Problem to work on: In the boundary-condition derivation below, reproduce word for word the passage starting with "We can write those" and going on through "to eliminate $C_2$.".

Text section:
That tells us that we can write
$$\psi(x)= C_1cosh(\mu x)+ C_2sinh(\mu x)- C_1cos(\mu x)+ C_2sin(\mu x)$$

Now we use
$$\psi(1)= C_1cosh(\mu)+ C_2sinh(\mu)- C_1cos(\mu)+ C_2sin(\mu)= 0$$
and
$$\psi'(1)= \mu C_1sinh(\mu)+ \mu C_2 cosh(\mu)+ \mu C_1sin(\mu)- \mu C_2cos(\mu)= 0$$

We can write those as
$$C_1(cosh(\mu)- cos(\mu))+ C_2(sinh(\mu)- sin(\mu))= 0$$
and
$$C_1(sinh(\mu)+ sin(\mu)+ C_2(cosh(\mu)- cos(\mu))= 0$$

In order to solve for, say, $C_1$, we would have to eliminate $C_2$.
We could do that by multiplying the first equation by $cosh(\mu)- cos(\mu)$, the second equation by $sinh(\mu)- sin(\mu)$, and subtracting the second from the first.

That gives
$$(cosh(\mu)- cos(\mu))(cosh(\mu)- cos(\mu))C_1- (sinh(\mu)- sin(\mu))(sinh(\mu)+ sin(\mu)C_1= 0$$
$$C_1(cosh^2(\mu)- 2sinh(\mu)sin(\mu)+ cos^2(\mu)- sinh^2(\mu)+ sin^2(\mu))= 0$$.

Excerpted records:
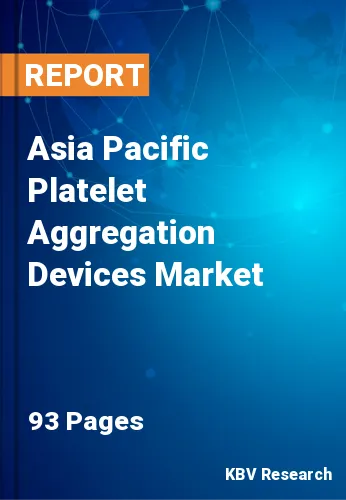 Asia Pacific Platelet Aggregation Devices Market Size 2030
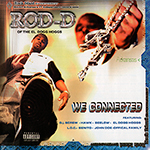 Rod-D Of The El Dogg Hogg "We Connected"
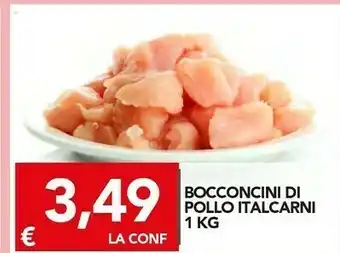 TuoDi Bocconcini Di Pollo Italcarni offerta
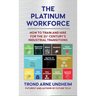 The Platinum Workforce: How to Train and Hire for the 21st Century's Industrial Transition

...

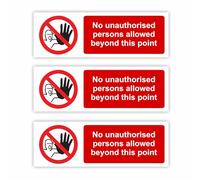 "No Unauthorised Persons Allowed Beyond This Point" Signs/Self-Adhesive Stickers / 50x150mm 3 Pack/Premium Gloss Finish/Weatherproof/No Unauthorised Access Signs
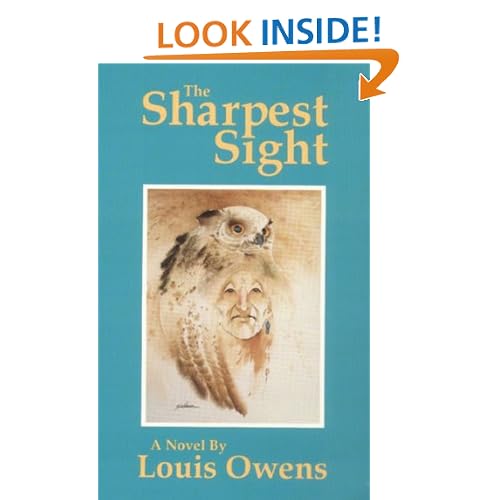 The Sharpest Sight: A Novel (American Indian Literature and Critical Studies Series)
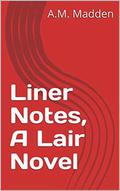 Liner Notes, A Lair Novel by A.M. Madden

---

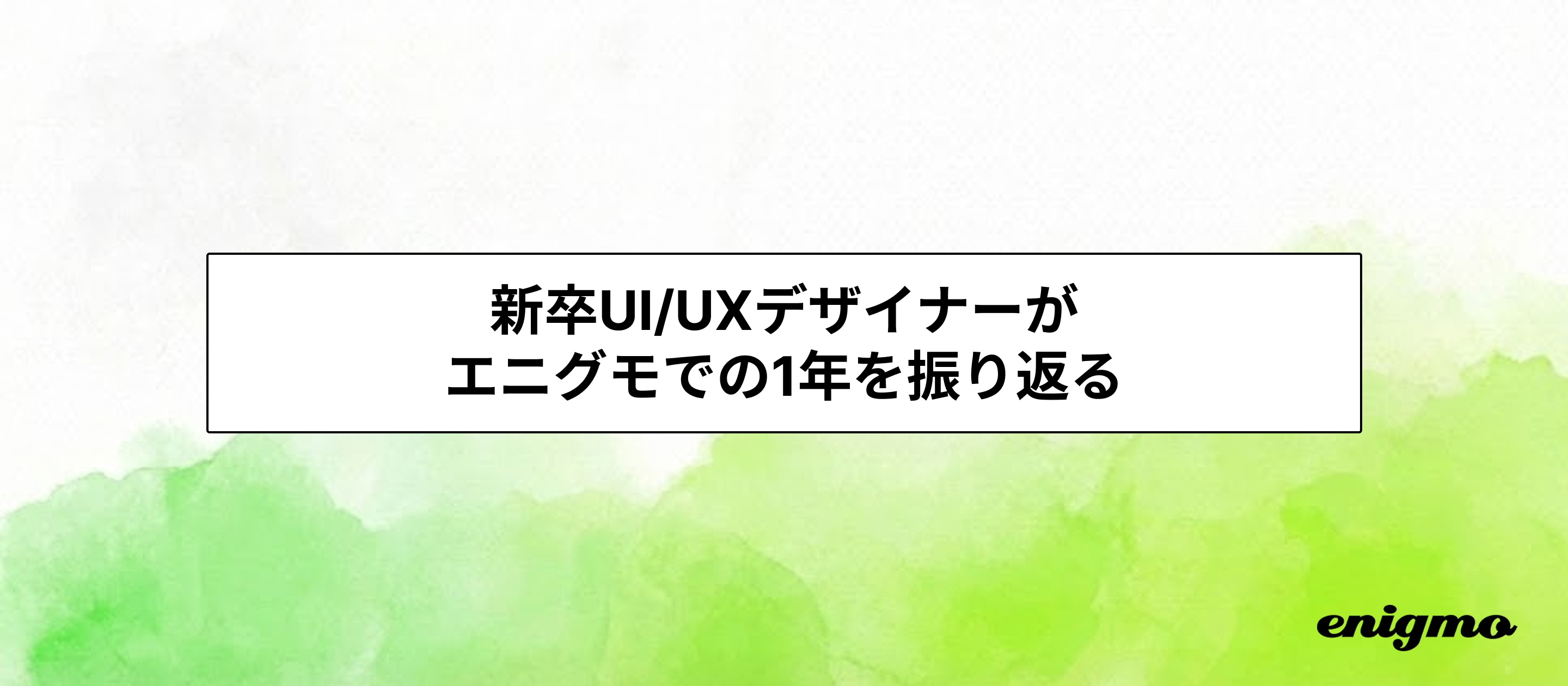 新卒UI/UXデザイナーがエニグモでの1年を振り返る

Reply:
We can write those as
$$C_1(cosh(\mu)- cos(\mu))+ C_2(sinh(\mu)- sin(\mu))= 0$$
and
$$C_1(sinh(\mu)+ sin(\mu)+ C_2(cosh(\mu)- cos(\mu))= 0$$

In order to solve for, say, $C_1$, we would have to eliminate $C_2$.